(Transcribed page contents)
•••

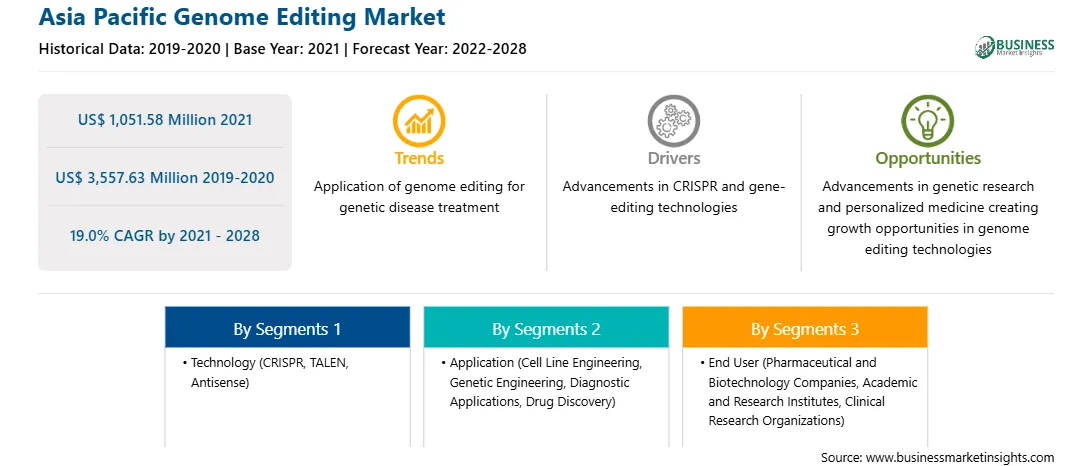 Asia Pacific Genome Editing Market
Historical Data: 2019-2020 | Base Year: 2021 | Forecast Year: 2022-2028

BUSINESS
Market Insights

US$ 1,051.58 Million 2021

US$ 3,557.63 Million 2019-2020

19.0% CAGR by 2021 - 2028

Trends
Application of genome editing for genetic disease treatment

Drivers
Advancements in CRISPR and gene-editing technologies

Opportunities
Advancements in genetic research and personalized medicine creating growth opportunities in genome editing technologies

By Segments 1
• Technology (CRISPR, TALEN, Antisense)

By Segments 2
• Application (Cell Line Engineering, Genetic Engineering, Diagnostic Applications, Drug Discovery)

By Segments 3
• End User (Pharmaceutical and Biotechnology Companies, Academic and Research Institutes, Clinical Research Organizations)

Source: www.businessmarketinsights.com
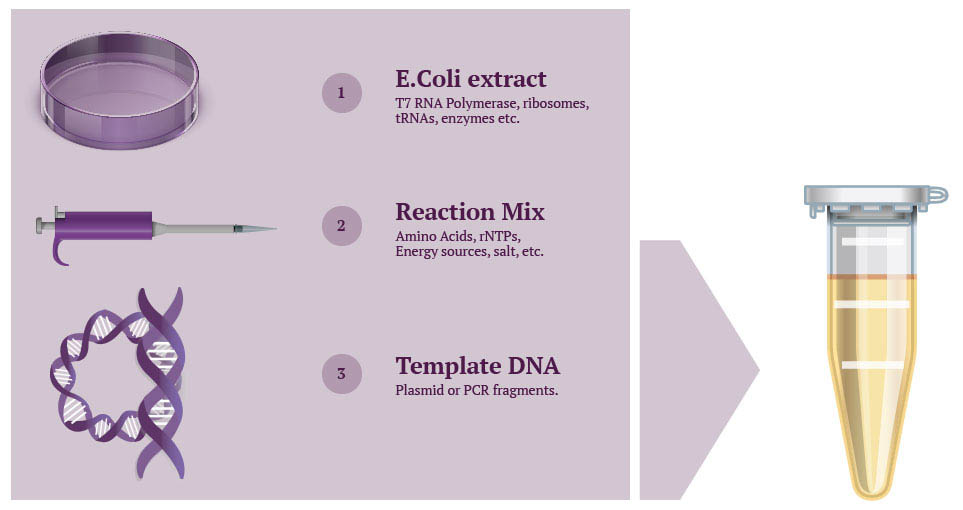 1
E.Coli extract
T7 RNA Polymerase, ribosomes, tRNAs, enzymes etc.

2
Reaction Mix
Amino Acids, rNTPs, Energy sources, salt, etc.

3
Template DNA
Plasmid or PCR fragments.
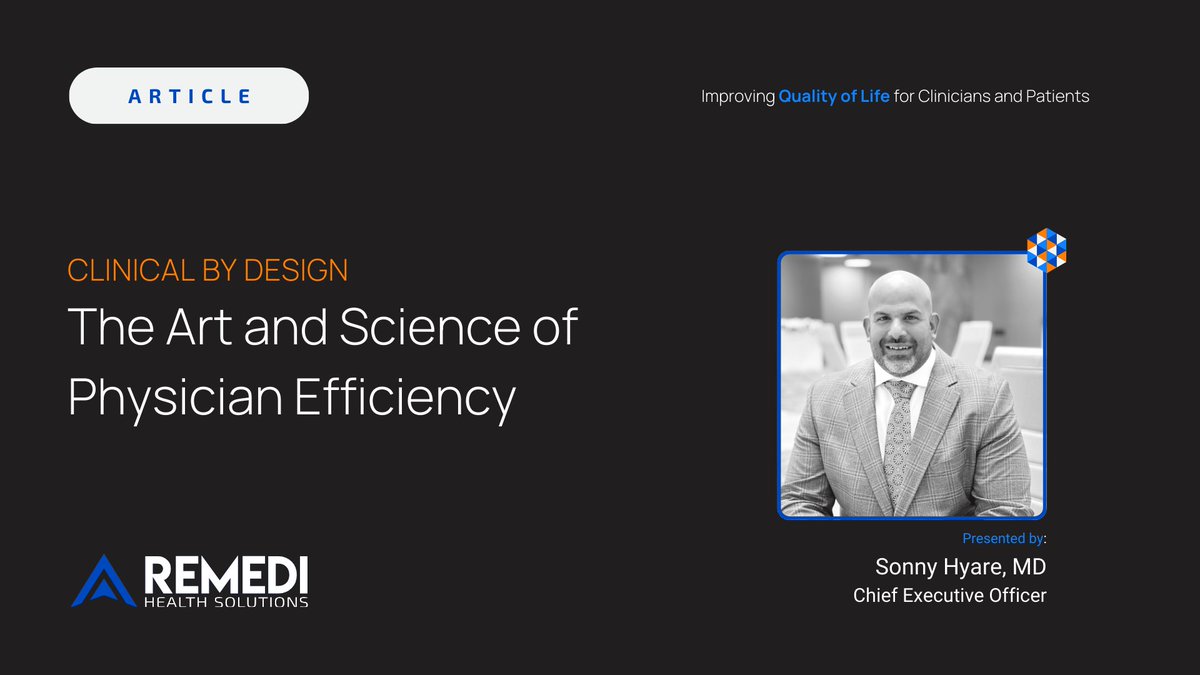 ARTICLE

Improving Quality of Life for Clinicians and Patients

CLINICAL BY DESIGN

The Art and Science of Physician Efficiency

Presented by:

Sonny Hyare, MD

Chief Executive Officer

REMEDI

HEALTH SOLUTIONS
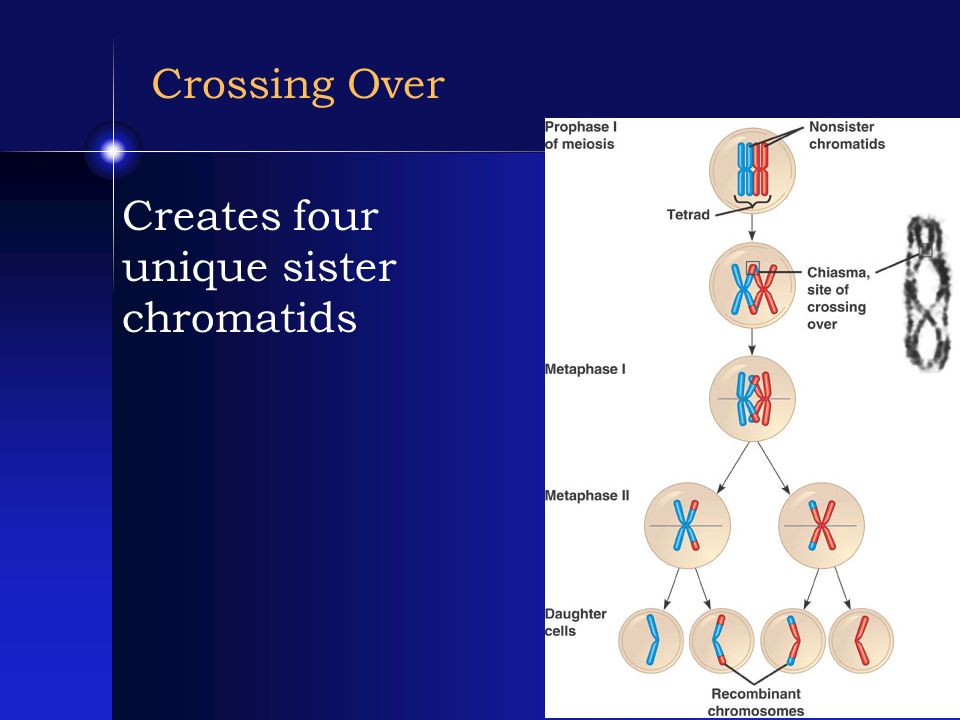 Crossing Over

Creates four unique sister chromatids

Prophase I of meiosis

Nonsister chromatids

Tetrad

Chiasma, site of crossing over

Metaphase I

Metaphase II

Daughter cells

Recombinant chromosomes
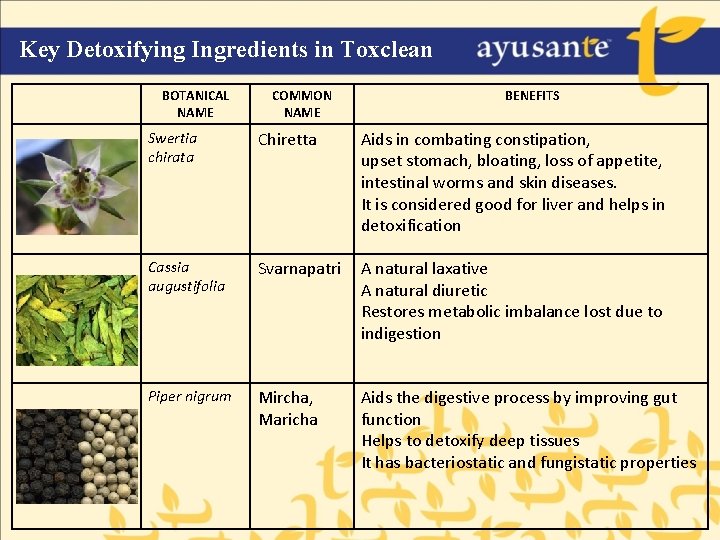 Key Detoxifying Ingredients in Toxclean

ayusante

| | BOTANICAL NAME | COMMON NAME | BENEFITS |
|---|---|---|---|
| | Swertia chirata | Chiretta | Aids in combating constipation, upset stomach, bloating, loss of appetite, intestinal worms and skin diseases. It is considered good for liver and helps in detoxification |
| | Cassia augustifolia | Svarnapatri | A natural laxative A natural diuretic Restores metabolic imbalance lost due to indigestion |
| | Piper nigrum | Mircha, Maricha | Aids the digestive process by improving gut function Helps to detoxify deep tissues It has bacteriostatic and fungistatic properties |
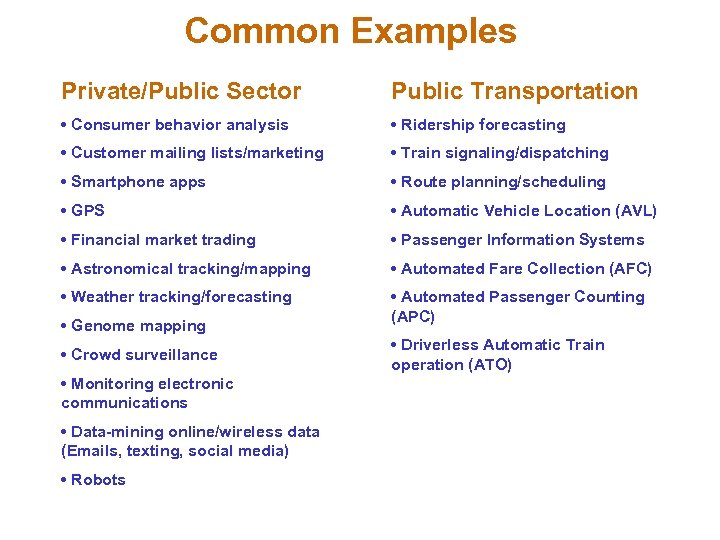 Common Examples

Private/Public Sector

• Consumer behavior analysis

• Customer mailing lists/marketing

• Smartphone apps

• GPS

• Financial market trading

• Astronomical tracking/mapping

• Weather tracking/forecasting

• Genome mapping

• Crowd surveillance

• Monitoring electronic communications

• Data-mining online/wireless data (Emails, texting, social media)

• Robots

Public Transportation

• Ridership forecasting

• Train signaling/dispatching

• Route planning/scheduling

• Automatic Vehicle Location (AVL)

• Passenger Information Systems

• Automated Fare Collection (AFC)

• Automated Passenger Counting (APC)

• Driverless Automatic Train operation (ATO)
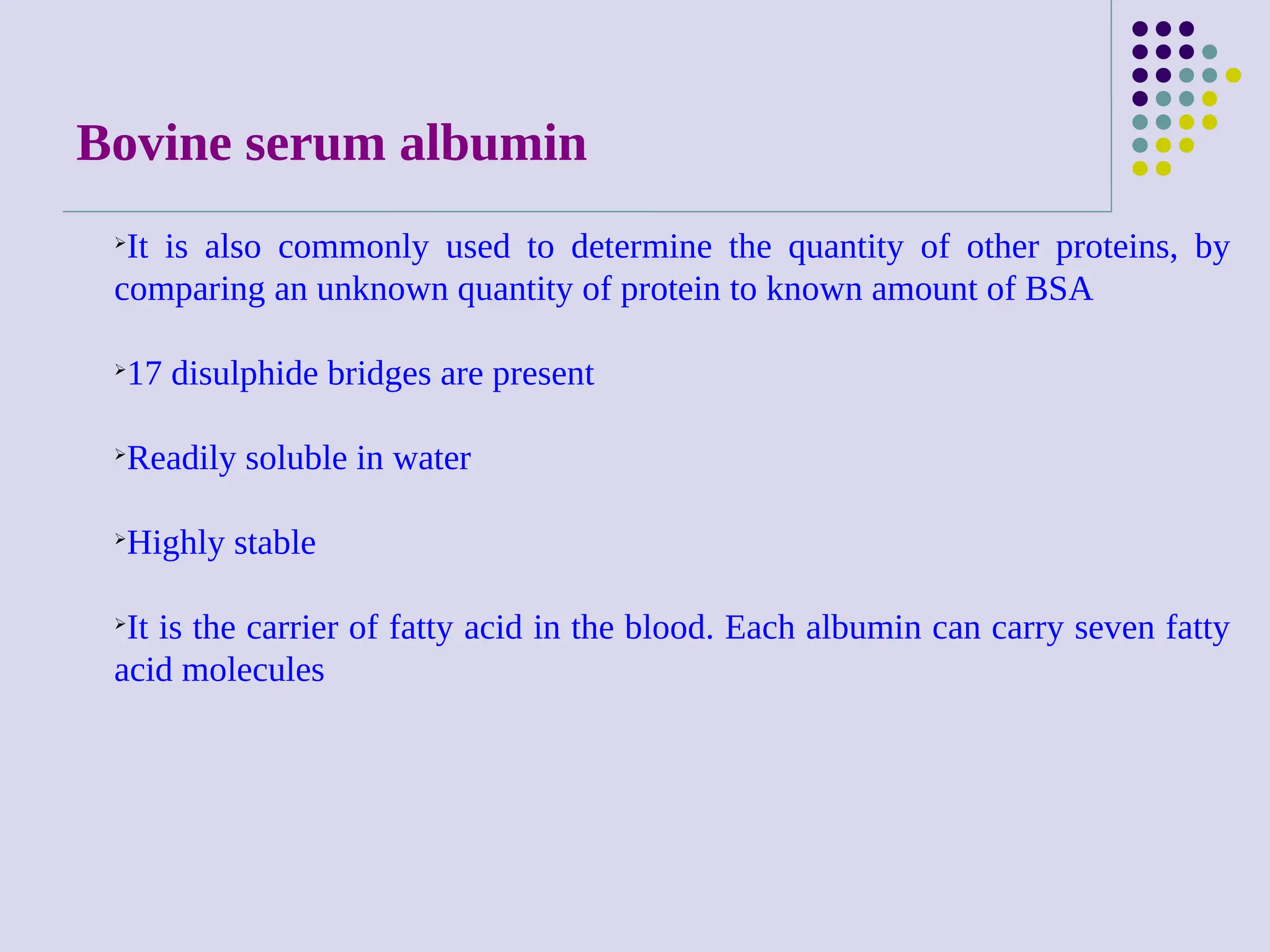 Bovine serum albumin

➢It is also commonly used to determine the quantity of other proteins, by comparing an unknown quantity of protein to known amount of BSA

➢17 disulphide bridges are present

➢Readily soluble in water

➢Highly stable

➢It is the carrier of fatty acid in the blood. Each albumin can carry seven fatty acid molecules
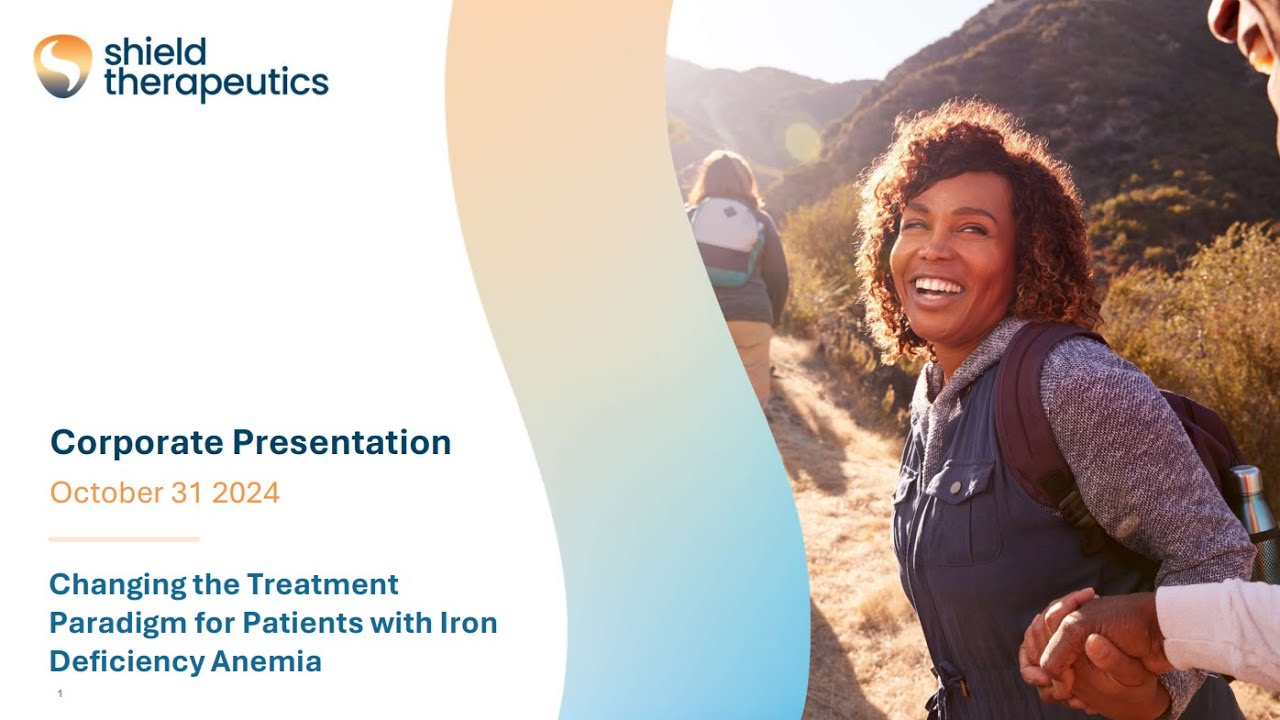 shield therapeutics

Corporate Presentation

October 31 2024

Changing the Treatment Paradigm for Patients with Iron Deficiency Anemia

1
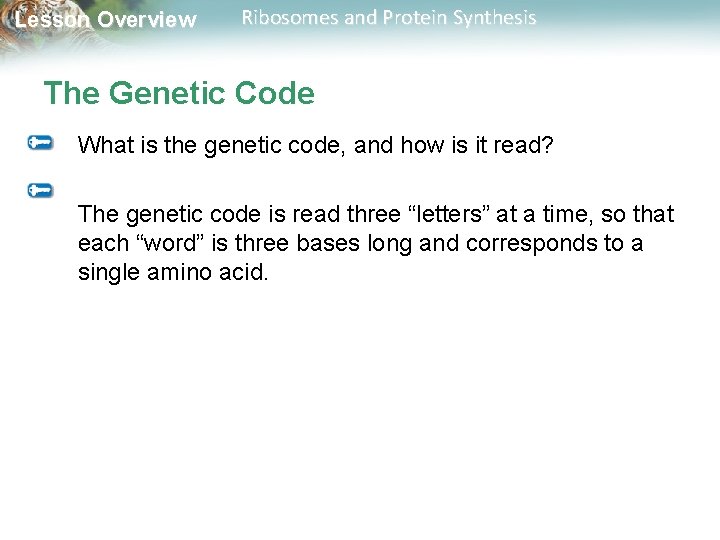 Lesson Overview Ribosomes and Protein Synthesis

The Genetic Code

What is the genetic code, and how is it read?

The genetic code is read three “letters” at a time, so that each “word” is three bases long and corresponds to a single amino acid.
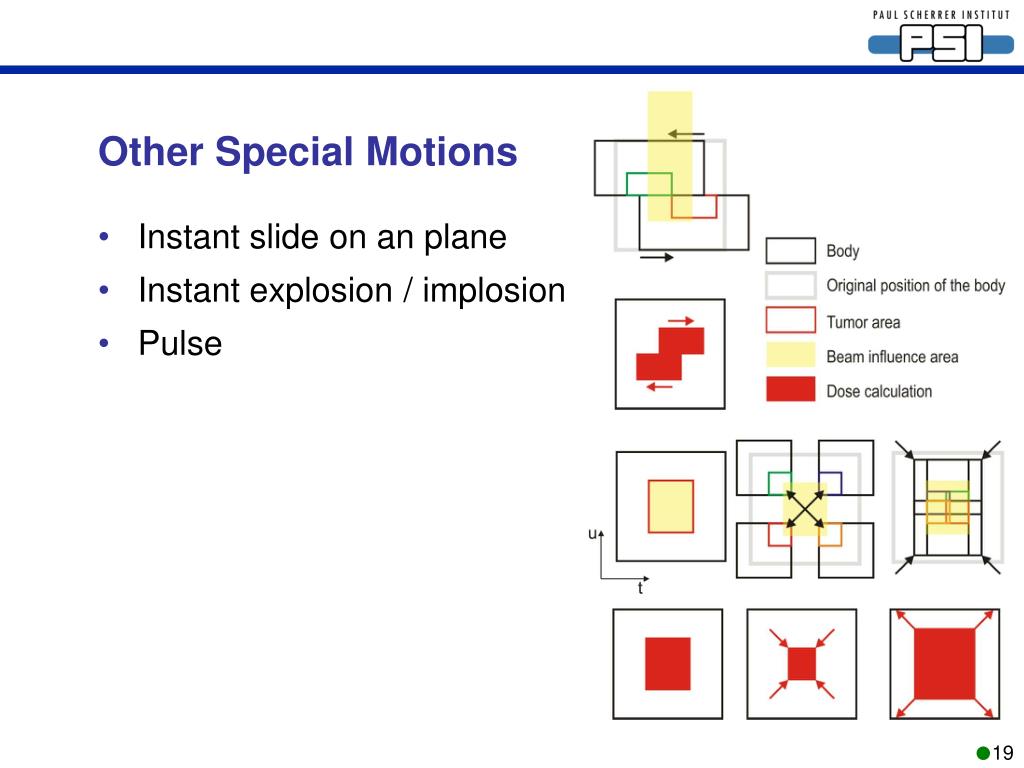 PAUL SCHERRER INSTITUT
PSI

Other Special Motions

• Instant slide on an plane
• Instant explosion / implosion
• Pulse

Body
Original position of the body
Tumor area
Beam influence area
Dose calculation

u
t

19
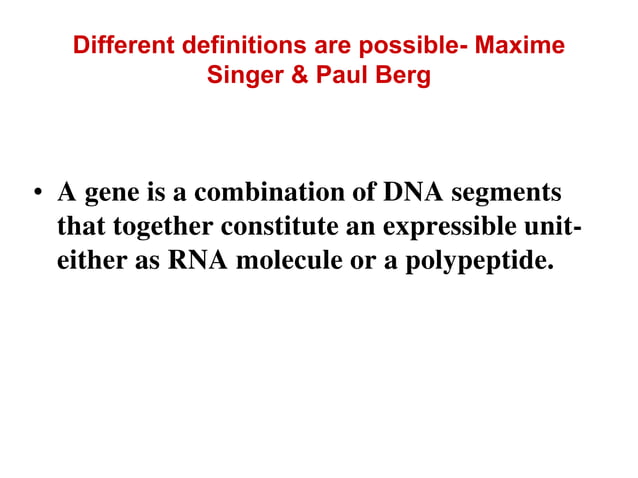 Different definitions are possible- Maxime Singer & Paul Berg

• A gene is a combination of DNA segments that together constitute an expressible unit- either as RNA molecule or a polypeptide.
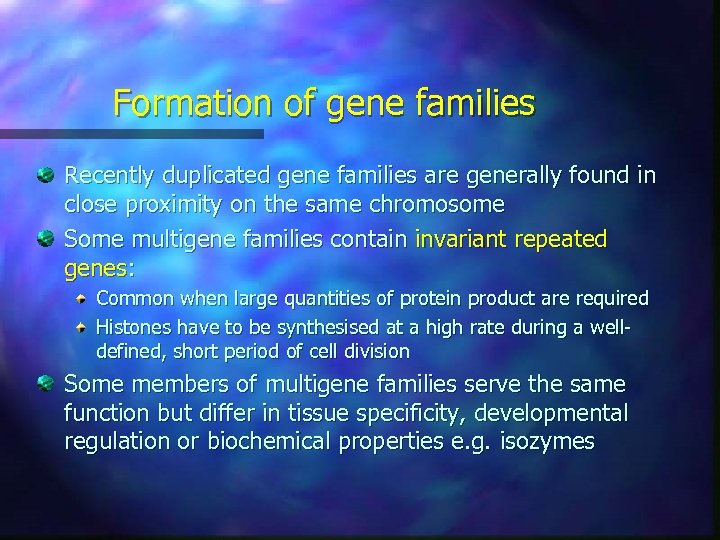 Formation of gene families

Recently duplicated gene families are generally found in close proximity on the same chromosome

Some multigene families contain invariant repeated genes:

Common when large quantities of protein product are required

Histones have to be synthesised at a high rate during a well-defined, short period of cell division

Some members of multigene families serve the same function but differ in tissue specificity, developmental regulation or biochemical properties e.g. isozymes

•••

Could you print, exactly and with nothing else, the lines from the one containing "Histones have to" through the last line of the records above?

## ANSWER SPACE:
Histones have to be synthesised at a high rate during a well-defined, short period of cell division

Some members of multigene families serve the same function but differ in tissue specificity, developmental regulation or biochemical properties e.g. isozymes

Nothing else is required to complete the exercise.